■京都11R・マイルチャンピオンシップ■

 週中のコラムではディープインパクトの牡馬はG1でのリピート力が弱いという“G1単発説”を唱えたが、これは近年のマイル部門全般にいえること。マイルチャンピオンシップに限れば07年1着→08年2着のスーパーホーネットが最後の複数回連対馬となっている。ディープインパクトを筆頭とするランキングサイヤーの総マイラー化?が進行したことで、国産マイラーのレベルが全体的に底上げされた結果、絶対王者が現れにくい戦国時代が続いているという解釈もできる。フルゲートが相場のマイルG1だが、基本的に能力差は全馬紙一重というスタンスでいいように思う。

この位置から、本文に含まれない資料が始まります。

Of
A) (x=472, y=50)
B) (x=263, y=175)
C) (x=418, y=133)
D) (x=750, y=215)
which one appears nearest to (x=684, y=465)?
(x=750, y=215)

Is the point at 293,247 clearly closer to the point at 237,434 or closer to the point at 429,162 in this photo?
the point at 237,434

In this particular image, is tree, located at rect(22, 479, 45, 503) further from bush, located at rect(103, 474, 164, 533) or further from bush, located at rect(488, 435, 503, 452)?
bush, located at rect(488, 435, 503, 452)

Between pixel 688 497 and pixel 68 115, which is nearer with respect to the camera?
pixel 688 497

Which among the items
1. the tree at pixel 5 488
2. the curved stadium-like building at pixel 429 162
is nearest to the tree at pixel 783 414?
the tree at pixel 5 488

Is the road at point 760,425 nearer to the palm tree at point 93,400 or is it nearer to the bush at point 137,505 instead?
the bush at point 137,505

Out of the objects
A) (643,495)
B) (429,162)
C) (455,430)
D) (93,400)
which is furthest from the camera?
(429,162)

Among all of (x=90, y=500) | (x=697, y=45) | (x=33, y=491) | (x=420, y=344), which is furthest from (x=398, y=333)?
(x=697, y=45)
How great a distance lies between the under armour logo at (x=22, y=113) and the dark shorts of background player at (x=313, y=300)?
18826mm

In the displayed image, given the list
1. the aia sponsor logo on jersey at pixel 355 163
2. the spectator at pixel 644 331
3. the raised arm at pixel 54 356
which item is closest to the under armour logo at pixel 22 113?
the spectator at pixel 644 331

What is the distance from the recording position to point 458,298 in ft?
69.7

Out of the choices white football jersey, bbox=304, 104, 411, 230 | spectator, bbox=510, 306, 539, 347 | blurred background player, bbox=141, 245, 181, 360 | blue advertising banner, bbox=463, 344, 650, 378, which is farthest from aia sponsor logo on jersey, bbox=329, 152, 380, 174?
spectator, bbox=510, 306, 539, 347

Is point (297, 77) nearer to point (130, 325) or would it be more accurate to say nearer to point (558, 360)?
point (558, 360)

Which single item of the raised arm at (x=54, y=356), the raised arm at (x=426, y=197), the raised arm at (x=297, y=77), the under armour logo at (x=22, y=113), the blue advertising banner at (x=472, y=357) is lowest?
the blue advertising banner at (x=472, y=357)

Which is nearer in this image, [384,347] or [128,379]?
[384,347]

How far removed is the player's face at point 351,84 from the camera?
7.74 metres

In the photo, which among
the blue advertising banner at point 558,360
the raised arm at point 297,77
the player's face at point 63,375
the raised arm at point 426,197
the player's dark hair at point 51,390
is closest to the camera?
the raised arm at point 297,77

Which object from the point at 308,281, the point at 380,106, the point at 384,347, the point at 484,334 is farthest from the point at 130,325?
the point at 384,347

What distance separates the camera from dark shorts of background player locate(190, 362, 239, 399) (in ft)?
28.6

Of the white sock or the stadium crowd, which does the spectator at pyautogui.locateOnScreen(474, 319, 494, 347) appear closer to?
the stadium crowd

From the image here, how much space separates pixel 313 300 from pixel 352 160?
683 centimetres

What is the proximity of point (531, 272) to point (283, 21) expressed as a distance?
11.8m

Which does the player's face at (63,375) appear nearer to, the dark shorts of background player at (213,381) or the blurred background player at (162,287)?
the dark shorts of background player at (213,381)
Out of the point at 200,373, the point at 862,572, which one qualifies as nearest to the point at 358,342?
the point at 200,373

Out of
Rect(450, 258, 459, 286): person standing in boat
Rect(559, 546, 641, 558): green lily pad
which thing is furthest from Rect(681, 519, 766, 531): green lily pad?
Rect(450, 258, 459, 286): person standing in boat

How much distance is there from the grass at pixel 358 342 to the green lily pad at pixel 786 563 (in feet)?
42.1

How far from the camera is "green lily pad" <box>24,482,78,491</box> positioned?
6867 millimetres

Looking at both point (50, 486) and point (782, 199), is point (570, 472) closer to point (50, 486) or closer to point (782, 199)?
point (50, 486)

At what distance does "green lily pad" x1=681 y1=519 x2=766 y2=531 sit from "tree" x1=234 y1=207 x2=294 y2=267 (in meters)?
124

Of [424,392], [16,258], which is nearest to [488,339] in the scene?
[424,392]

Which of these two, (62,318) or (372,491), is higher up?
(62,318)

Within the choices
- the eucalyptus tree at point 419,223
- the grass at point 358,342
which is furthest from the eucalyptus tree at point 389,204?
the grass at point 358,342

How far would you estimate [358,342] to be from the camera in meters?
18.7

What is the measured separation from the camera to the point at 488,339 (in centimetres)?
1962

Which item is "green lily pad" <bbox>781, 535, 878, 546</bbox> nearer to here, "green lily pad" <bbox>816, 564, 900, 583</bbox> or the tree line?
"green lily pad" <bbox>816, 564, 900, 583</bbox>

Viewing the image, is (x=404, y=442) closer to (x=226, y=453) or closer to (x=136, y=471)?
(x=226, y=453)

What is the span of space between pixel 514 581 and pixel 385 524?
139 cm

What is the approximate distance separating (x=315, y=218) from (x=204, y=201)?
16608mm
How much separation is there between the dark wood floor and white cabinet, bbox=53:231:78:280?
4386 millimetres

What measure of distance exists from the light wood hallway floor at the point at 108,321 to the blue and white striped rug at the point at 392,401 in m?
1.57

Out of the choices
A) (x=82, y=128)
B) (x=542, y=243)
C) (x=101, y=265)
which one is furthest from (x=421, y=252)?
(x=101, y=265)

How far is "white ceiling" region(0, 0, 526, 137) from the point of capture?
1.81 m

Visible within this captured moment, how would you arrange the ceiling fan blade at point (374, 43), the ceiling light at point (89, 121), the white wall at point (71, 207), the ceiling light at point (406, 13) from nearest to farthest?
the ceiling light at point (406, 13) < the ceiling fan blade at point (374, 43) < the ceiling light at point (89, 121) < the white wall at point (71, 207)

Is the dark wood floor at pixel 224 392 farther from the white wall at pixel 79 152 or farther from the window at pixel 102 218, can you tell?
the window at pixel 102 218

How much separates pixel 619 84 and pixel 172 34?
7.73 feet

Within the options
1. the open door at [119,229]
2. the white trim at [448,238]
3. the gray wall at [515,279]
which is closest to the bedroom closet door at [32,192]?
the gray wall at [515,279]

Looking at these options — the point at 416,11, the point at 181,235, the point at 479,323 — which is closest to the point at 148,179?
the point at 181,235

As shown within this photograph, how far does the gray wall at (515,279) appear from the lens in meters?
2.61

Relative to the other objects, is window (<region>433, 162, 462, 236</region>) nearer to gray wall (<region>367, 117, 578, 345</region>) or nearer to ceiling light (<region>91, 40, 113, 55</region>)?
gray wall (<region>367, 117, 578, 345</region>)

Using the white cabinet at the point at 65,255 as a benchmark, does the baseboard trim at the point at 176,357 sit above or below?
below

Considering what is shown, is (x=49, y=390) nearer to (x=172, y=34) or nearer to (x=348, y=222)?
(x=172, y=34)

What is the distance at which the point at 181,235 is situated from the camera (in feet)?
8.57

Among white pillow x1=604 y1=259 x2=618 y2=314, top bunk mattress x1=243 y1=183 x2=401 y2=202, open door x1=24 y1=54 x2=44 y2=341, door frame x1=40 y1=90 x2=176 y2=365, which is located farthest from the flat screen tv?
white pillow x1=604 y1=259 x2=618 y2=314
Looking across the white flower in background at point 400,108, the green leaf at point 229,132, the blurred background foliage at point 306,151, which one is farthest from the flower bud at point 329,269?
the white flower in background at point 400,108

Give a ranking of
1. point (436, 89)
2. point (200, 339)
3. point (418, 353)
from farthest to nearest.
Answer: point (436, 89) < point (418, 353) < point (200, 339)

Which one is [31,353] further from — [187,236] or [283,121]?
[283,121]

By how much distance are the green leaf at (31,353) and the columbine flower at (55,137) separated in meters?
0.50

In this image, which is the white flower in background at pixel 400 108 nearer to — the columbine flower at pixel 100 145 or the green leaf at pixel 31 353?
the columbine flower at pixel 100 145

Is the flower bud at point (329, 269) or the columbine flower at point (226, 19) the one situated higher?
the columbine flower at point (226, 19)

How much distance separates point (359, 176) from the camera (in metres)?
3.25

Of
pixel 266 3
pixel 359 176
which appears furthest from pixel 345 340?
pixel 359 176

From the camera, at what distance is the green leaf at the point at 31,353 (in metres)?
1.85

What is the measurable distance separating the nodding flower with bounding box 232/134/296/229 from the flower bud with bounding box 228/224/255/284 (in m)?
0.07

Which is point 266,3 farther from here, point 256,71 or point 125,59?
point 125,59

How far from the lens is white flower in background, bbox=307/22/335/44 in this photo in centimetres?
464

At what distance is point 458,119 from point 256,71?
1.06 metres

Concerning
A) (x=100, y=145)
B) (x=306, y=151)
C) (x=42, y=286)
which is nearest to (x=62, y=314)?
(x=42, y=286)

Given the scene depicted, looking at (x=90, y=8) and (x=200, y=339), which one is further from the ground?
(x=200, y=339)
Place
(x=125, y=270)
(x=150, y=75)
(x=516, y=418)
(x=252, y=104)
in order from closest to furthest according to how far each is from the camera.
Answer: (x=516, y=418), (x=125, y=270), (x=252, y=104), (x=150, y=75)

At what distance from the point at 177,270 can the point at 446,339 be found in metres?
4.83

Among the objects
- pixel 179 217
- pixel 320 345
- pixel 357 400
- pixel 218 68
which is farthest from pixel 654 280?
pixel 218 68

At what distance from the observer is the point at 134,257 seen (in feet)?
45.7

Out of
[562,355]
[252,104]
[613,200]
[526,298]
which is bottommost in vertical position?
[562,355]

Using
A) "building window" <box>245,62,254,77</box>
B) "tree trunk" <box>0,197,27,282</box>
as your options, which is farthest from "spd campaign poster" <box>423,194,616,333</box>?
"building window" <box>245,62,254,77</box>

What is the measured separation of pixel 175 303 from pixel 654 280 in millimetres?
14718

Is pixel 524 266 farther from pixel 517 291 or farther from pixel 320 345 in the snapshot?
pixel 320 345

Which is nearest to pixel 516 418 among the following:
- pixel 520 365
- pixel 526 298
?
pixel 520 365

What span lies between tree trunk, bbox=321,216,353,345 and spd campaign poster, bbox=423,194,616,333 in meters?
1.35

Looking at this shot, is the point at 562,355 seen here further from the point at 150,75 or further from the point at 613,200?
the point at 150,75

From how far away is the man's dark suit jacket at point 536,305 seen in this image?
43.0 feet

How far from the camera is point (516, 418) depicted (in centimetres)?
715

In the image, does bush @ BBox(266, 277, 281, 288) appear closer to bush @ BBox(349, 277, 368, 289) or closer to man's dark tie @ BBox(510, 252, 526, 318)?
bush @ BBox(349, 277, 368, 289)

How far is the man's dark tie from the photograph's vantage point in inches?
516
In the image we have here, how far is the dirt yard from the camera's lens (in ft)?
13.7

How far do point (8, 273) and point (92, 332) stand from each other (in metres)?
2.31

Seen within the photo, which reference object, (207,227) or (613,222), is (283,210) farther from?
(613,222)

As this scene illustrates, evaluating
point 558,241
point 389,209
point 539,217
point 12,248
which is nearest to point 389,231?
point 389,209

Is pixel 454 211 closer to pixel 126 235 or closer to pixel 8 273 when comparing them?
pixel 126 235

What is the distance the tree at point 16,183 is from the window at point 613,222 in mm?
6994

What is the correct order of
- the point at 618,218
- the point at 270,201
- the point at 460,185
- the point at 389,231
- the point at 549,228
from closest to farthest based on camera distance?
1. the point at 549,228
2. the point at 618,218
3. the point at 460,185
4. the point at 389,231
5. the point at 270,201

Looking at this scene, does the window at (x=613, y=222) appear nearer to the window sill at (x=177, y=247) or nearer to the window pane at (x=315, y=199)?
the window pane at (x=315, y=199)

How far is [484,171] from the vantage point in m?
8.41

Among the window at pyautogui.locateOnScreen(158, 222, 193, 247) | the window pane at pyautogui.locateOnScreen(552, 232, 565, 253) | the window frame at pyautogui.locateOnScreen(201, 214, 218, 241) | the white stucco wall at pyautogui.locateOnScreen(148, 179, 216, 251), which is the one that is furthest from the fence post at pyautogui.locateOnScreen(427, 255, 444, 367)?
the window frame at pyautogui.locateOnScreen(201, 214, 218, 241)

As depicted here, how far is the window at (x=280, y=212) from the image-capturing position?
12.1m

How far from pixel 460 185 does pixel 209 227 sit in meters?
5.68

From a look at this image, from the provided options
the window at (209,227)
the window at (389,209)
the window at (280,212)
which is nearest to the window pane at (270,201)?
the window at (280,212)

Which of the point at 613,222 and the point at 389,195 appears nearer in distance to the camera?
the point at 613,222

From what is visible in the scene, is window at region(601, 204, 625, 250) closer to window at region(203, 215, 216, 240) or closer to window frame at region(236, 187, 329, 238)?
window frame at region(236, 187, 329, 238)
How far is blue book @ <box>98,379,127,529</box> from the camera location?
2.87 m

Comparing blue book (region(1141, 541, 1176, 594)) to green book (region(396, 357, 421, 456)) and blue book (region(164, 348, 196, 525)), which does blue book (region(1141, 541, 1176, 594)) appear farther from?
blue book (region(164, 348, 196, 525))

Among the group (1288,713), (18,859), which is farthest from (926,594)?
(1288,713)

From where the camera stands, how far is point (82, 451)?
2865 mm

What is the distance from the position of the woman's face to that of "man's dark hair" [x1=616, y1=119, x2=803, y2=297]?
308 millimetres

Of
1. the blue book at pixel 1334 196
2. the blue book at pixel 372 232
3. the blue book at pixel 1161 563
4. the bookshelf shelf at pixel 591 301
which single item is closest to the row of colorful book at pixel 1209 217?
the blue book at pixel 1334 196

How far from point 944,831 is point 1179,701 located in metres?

 本命ダイワマッジョーレは2年前の2着馬。実はそろそろリピーターが現れていい時期、というのも推奨理由のひとつなのだが、昨年の1、2着馬を差し置いての大抜擢にはそれなりの血統的裏付けもある。06年、07年と連覇を果たした父ダイワメジャーは、4歳時の05年にも2着入線していた。レース史上唯一の3年連続連対を果たした馬なのである。半兄ハイアーゲームは6歳12月の鳴尾記念で青葉賞以来、実に3年7カ月ぶりというカムバック賞ものの重賞勝ちを収めた。弟の方も6歳後半戦に2度目のピークが設定されていても不思議ではないだろう。ディープインパクト産駒では“初モノ”のサトノアラジンとトーセンスターダムを重視。2頭の皐月賞馬はどちらもマイル寄りの血統で外せない。このレースに強いストームキャット父系のアルビアーノまで。